Тоня, заметив Игоря, начала громко смеяться. Когда он подошел, она нахмурилась и спросила:

— Что с тобой?

— Ревнует, — сказал Нарышкин. — Он аллигатор. Как вы с ним живете, Тонечка, это же опасно и скучно! Зачем вам тракторы? Разводитесь с ним и выходите за меня. Вы любите животных?

— Дима, заткнись, пожалуйста, — медленно проговорил Игорь.

Он рассказал им о Писареве. Игорь не обращал внимания, слушают они его или нет, он рассеянно выдавливал слова, и лицо его было отсутствующим, как будто он старался что-то вспомнить и не мог вспомнить.
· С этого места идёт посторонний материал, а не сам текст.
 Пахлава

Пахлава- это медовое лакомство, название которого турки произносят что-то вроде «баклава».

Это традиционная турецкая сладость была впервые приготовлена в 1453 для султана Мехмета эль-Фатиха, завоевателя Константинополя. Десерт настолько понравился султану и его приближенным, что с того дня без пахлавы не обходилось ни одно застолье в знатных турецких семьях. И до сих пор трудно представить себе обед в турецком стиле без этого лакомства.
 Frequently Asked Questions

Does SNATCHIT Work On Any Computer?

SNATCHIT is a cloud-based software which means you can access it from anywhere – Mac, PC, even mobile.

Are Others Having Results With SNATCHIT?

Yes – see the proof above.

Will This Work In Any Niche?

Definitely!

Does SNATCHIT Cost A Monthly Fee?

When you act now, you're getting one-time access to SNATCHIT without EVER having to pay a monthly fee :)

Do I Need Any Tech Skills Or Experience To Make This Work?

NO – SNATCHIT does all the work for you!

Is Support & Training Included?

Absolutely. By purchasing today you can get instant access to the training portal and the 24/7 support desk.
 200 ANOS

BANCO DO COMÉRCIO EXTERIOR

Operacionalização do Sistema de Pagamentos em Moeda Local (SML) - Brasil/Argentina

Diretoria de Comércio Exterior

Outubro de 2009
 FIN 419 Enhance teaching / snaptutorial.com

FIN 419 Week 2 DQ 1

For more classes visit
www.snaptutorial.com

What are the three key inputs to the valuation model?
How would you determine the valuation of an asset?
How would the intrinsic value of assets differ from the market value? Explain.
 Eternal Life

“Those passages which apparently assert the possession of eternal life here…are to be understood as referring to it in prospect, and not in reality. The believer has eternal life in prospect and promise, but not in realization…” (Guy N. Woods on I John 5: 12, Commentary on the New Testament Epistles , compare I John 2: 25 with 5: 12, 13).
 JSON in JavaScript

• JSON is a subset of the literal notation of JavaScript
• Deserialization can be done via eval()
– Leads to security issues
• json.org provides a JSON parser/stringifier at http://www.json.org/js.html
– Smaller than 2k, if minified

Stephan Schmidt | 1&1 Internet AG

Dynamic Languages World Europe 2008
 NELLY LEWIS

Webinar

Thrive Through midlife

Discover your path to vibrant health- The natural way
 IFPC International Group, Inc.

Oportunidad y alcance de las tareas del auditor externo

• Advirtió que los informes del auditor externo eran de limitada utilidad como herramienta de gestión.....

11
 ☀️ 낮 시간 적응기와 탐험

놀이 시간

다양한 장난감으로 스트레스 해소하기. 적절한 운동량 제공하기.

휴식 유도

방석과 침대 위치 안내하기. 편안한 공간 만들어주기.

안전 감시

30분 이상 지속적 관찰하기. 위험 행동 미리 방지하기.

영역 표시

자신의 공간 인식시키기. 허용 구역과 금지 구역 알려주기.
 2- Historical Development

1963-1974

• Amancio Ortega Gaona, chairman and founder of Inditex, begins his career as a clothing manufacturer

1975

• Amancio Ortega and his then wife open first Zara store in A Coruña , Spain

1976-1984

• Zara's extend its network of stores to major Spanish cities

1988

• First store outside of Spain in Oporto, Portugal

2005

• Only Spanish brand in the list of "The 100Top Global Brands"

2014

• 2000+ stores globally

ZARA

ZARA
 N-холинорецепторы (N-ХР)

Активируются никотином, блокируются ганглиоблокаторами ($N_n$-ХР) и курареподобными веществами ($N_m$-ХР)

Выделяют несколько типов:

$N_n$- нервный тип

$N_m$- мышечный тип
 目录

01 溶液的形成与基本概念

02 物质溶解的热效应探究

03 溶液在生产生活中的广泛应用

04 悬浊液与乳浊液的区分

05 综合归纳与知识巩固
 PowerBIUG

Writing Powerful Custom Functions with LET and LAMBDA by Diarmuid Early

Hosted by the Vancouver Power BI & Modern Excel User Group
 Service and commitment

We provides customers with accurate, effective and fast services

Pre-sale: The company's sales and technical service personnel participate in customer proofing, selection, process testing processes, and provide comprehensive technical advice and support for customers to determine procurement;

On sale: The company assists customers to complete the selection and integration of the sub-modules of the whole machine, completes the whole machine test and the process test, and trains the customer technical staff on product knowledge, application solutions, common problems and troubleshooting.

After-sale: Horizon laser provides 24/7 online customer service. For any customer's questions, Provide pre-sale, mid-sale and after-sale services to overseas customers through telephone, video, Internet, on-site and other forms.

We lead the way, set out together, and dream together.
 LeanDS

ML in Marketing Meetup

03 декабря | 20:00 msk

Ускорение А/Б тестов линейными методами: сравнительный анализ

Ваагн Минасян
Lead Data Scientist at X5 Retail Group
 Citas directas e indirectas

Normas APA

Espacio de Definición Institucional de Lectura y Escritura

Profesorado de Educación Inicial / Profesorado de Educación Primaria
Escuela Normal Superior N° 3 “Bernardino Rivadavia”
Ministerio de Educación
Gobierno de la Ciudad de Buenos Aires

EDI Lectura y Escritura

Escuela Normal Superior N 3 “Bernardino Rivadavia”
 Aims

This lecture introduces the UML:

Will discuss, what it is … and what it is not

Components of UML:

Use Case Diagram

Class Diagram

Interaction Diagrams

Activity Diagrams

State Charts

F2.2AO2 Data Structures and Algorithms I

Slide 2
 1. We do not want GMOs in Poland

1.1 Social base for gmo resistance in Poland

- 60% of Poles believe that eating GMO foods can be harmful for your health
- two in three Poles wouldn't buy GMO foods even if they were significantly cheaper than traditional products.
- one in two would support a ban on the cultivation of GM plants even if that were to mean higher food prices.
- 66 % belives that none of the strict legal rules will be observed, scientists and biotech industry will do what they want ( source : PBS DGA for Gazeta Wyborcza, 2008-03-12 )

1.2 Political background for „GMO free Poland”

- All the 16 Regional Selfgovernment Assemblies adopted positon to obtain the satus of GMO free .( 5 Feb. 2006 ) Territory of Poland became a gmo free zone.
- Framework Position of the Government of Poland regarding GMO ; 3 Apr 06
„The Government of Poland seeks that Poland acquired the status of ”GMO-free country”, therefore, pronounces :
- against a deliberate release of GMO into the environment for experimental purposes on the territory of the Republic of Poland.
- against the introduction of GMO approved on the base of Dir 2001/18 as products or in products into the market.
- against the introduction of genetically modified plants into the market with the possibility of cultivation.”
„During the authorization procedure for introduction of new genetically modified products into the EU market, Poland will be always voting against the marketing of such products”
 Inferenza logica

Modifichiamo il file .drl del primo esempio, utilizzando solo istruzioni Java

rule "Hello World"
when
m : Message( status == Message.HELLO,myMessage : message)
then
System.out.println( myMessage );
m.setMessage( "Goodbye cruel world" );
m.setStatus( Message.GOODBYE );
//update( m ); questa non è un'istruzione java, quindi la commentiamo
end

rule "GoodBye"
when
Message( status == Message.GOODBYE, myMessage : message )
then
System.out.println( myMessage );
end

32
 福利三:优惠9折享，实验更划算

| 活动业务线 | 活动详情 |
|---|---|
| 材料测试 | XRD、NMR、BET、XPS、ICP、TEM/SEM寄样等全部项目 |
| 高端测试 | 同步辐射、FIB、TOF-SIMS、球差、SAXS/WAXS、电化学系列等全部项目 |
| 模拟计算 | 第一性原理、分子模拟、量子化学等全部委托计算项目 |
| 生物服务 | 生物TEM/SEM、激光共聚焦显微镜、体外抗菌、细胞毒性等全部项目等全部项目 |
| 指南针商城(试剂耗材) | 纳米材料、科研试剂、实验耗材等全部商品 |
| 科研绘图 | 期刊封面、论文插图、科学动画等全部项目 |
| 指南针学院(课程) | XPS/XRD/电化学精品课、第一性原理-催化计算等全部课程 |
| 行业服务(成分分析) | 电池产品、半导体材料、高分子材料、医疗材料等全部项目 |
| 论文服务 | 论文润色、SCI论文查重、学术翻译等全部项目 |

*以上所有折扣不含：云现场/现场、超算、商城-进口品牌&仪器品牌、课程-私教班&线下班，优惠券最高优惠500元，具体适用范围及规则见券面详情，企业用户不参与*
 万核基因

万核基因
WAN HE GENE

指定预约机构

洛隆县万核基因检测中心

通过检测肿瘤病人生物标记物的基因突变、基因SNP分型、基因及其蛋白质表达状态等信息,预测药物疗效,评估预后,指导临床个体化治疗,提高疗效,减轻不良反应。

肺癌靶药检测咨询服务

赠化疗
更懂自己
— Какая же его жена, извиняюсь за выражение, стерва, — сказал Нарышкин. — И зачем люди женятся? Какая-то эпидемия. Надо с детства прививку делать против женитьбы.

— Послушайте, мальчики, так же нельзя, — сказала Тоня. — Мы должны реагировать.

— Что-то надо придумать, — повторил Нарышкин.

Они выжидающе смотрели на Игоря.

— Почему я, какого черта должен я? — сквозь стиснутые зубы, ощерясь, сказал Игорь. — С какой стати? Мне своей хворобы хватает. Мы с Тоней пойдем гулять сейчас. Сядем на мотоцикл и поедем гулять. А ты сиди и придумывай.

Во дворе к самому крыльцу подступила густая звездная тишина. Игорь взял Тоню за руку.

— Ты что? — сказала она. — Пусти сейчас же. Больно!

Они подошли к мотоциклу. Крыло луны вырывалось из частых ветвей березы.